Fabrice Muamba is a perfect case in point. He entered the country at eleven without speaking a word of English, and was a hero at Bolton long before his name became synonymous with Saturday’s incident. He’s only ever played for English national sides, having identified as English since the day he arrived here. He represents everything immigration is supposed to be about – cultures coming together and melding into one, until the only national distinction is geographical, not cultural.
- Sport draws out the best in people.
One need only look at the #prayformuamba hash tag to see people, often traditionally rivals, come together. The message is clear: the man, a life, a livelihood, is more important than the game. It’s an admirable message, and one I can only wholeheartedly support. It is this humility that allows sport to be so great, a combination of high drama, and the knowledge that the result is less important than the game itself.
- Sport pulls people apart.
How, in sport, can there still be Old Firm hatred in the city of Glasgow? Rivalry is fantastic, and caring about the result is great, but violence? I have seen internet commenters saying the most hateful things, simply because the topic in question concerns a rival club. I’m a Liverpool fan, and when they aren’t playing us, I back Everton: they’re a great side with a manager who ensures they always punch above their weight.
- Sport is not a meritocracy.
Name one openly gay footballer. I’ll give you a moment.

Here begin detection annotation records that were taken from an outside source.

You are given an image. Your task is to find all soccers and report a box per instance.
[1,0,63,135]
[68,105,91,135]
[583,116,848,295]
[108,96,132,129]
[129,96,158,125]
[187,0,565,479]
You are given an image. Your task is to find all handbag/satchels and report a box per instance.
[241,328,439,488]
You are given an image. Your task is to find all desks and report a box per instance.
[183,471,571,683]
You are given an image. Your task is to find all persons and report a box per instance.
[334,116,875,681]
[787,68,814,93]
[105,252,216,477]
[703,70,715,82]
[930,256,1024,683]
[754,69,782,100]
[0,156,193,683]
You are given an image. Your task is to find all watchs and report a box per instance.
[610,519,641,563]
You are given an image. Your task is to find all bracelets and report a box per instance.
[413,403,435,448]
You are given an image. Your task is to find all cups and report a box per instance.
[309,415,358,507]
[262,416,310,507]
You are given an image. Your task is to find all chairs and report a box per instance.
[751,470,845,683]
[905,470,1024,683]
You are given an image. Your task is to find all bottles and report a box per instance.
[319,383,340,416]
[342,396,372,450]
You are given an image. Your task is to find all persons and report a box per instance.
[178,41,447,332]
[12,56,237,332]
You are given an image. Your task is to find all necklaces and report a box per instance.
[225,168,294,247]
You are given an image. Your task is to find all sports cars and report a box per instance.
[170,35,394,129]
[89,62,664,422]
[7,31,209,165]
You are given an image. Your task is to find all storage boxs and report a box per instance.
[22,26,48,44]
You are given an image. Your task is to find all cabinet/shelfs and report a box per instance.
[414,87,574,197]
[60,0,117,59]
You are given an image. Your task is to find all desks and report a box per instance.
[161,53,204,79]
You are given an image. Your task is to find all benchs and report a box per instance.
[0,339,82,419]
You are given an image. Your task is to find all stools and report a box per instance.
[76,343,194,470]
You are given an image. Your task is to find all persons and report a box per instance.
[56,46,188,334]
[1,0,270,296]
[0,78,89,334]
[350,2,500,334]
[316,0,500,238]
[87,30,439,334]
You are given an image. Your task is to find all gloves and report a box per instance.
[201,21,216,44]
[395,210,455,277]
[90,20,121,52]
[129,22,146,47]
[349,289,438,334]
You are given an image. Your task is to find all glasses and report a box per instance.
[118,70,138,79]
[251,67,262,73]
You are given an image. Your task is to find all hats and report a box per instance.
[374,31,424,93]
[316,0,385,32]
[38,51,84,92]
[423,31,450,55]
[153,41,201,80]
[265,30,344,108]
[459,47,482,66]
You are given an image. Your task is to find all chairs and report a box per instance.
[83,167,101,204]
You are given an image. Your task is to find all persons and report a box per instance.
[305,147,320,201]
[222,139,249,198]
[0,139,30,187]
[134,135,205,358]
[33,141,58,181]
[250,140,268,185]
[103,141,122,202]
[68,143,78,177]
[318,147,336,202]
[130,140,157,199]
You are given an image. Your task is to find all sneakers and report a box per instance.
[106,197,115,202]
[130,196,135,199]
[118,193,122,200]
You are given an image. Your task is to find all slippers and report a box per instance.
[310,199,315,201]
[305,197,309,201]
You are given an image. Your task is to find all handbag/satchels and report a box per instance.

Okay, time’s up. Anton Hysen. Heard of him? Probably not, he’s in the fourth division of Swedish professional football. He is the only openly gay footballer in professional football. And there’s no reason why he should be the only one beyond an institutionalised and, frankly, medieval homophobia which still holds the game in thrall. We still have a long way to go.
Outside of football, the very papers who are celebrating Muamba (rightly) as a beacon of British pride, would be treating him as the worst kind of scum. After all, he arrived in England aged 11 with no English whatsoever. The Mail, the Express, the Sun; all of these would be livid at the idea he were even able to enter the country had he not developed a talent worth tens of thousands of pounds a week.
- Sport draws out the worst in people
Luis Suarez, John Terry, Salman Butt, to name a few. Institutionalised hatred: see points 1 and 2 above.